The Bill of Rights thus laid out the rights of the people – and in so doing they established a foundation for democratic government that has stood more than 200 years, and served as a model for countless later democracies around the world.
Yet according to legal experts, the Constitution and the Bill of Rights are under unprecedented attack. Rights to due process, to freedom of speech, to privacy of person and possessions, and to many other fundamental liberties we take for granted, are being infringed, violated, or stripped away by the War on Terror.
Sadly, the Bush administration has pitted our guaranteed freedoms against ‘security’. Yet it has not in any way demonstrated that violating our freedoms makes us more safe, and it is clear that none of these violations of our civil liberties would have prevented the horrible tragedy of the World Trade Center airline bombings on 9-11-01.
The terrorists of 9-11 have thus done more than topple the twin towers of the World Trade Center: through their actions and the response of our own U.S. government, they have begun to topple our foundation, the Constitution of the United States. We cannot allow this to happen, and still call ourselves patriotic Americans. We cannot allow this to happen, and still be free.
Our federal officials, sworn to uphold the Constitution of the United States of America and the Bill of Rights, are not doing so. Instead, they are violating our guaranteed freedoms through the so-called USA PATRIOT Act, through Executive Orders by the President, and through changes in regulation of the FBI and other domestic law enforcement. They have created secret military tribunals, implemented widespread wiretapping without customary judicial oversight, legislated secret entry to our homes and businesses, and granted access to private records without probable cause. Further, through accusing all of those that disagree with these policies of being ‘unpatriotic’, (as well as making it a felony to report some of these invasions of our privacy), they have created a climate which threatens the rights of assembly, of free speech, of the press, and of religion.

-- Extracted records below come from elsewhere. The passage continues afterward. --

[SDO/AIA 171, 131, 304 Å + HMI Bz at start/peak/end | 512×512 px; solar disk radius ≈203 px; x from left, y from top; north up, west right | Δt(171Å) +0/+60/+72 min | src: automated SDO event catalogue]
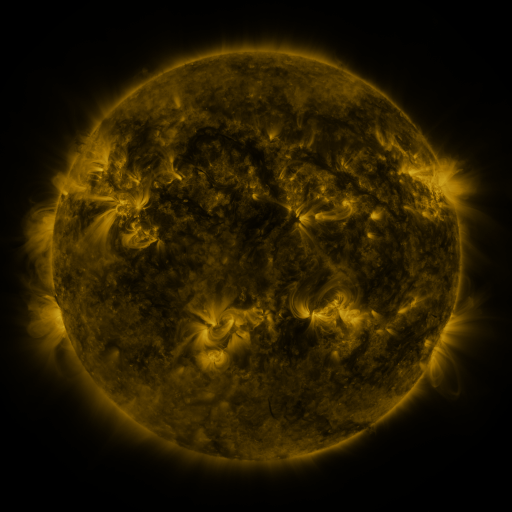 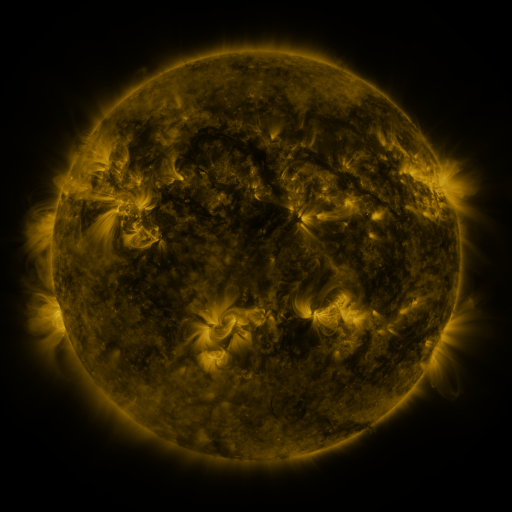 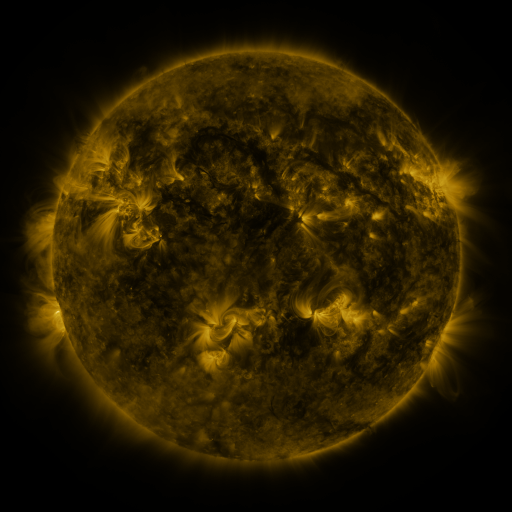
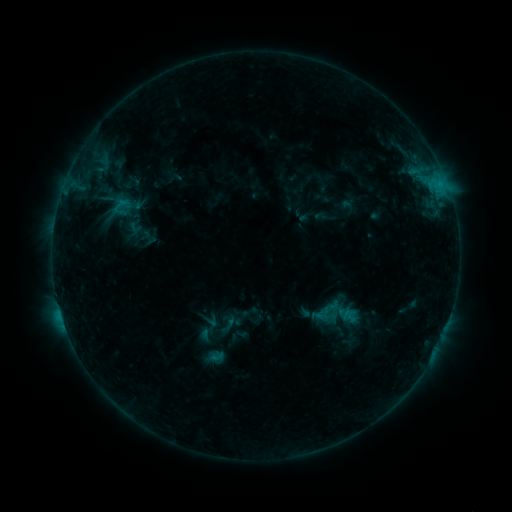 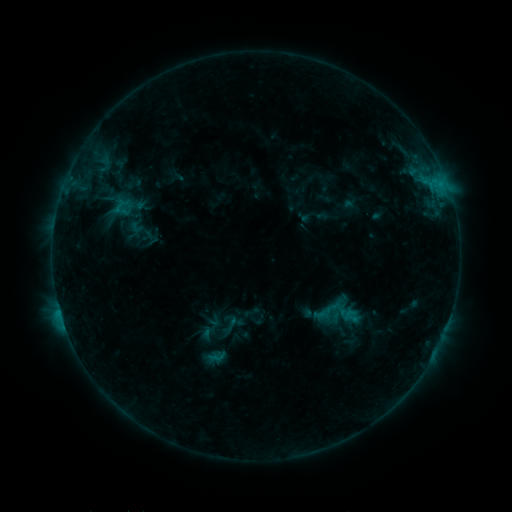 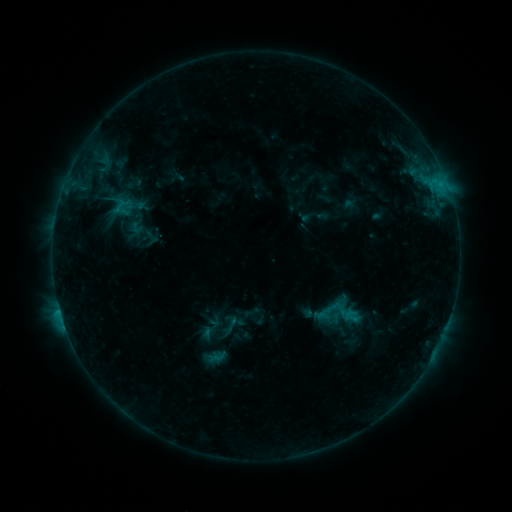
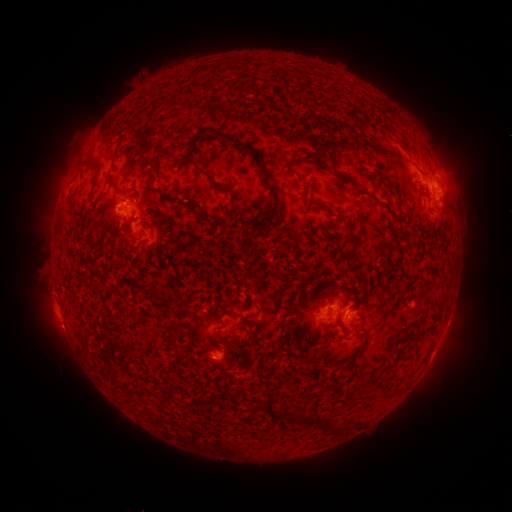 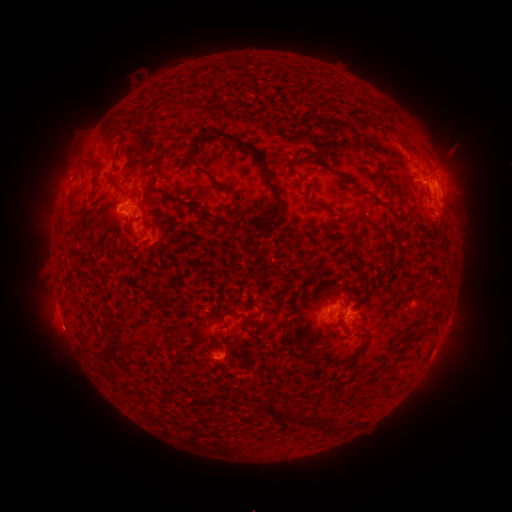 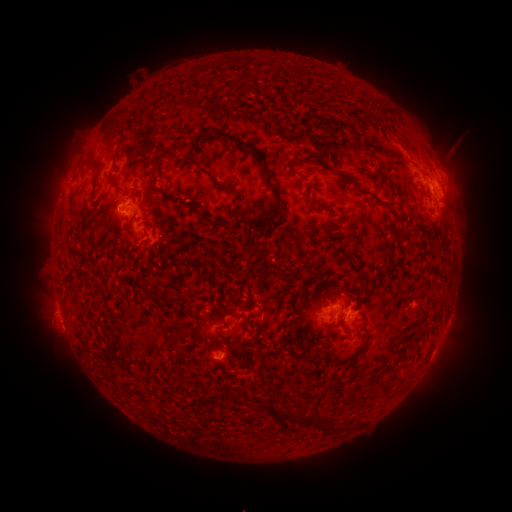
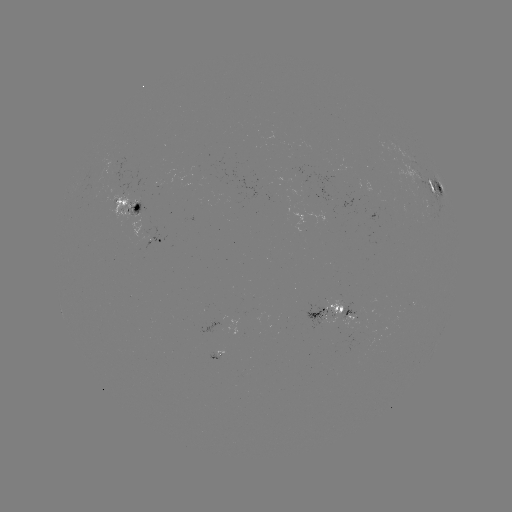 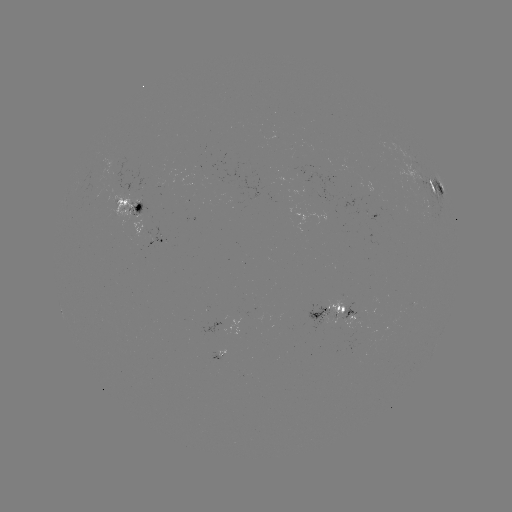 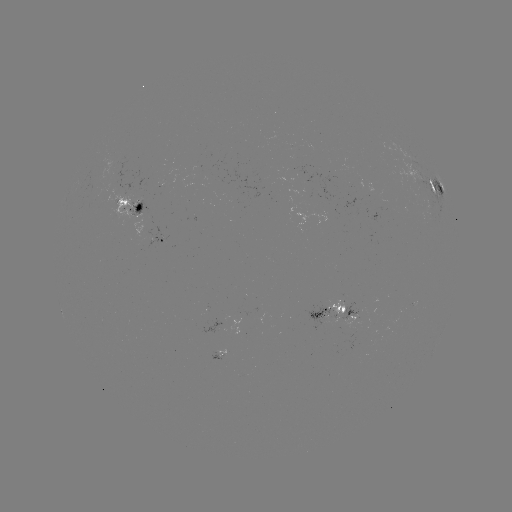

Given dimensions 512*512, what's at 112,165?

They do all of this without evidence that these rampant violations of our liberty will make us safer – and these violations will certainly not safeguard our freedoms.
It is NOT unpatriotic to disagree with those who would remove our rights and freedoms. It is, instead, patriotic to protect the foundations of our nation – the Constitution, the Bill of Rights, and the constitutional rule of law. These lay down the democratic principles of the United States of America, and it is not only patriotic, not only our right, but our duty, to protect these founding principles and foundations of our democratic system.
The United States of America stands for freedom, liberty, truth and justice for all. If we destroy our own precious freedoms – if we destroy the truth through unnecessary secrecy, if we support injustice rather than justice through loss of due process, if we destroy and decrease liberty rather than strengthen it; and if we allow the current administration to jettison our guarantee to rights and liberty, the Bill of Rights – then we will have lost the very freedom we claim to make ‘secure’.
It is because our federal officials are not upholding their oath to protect the Constitution and the Bill of Rights that we, local citizens from towns and cities around the country, must remind them of their duties, must join as citizens in support and affirmation of the Bill of Rights and the foundations of liberty in the United States of America.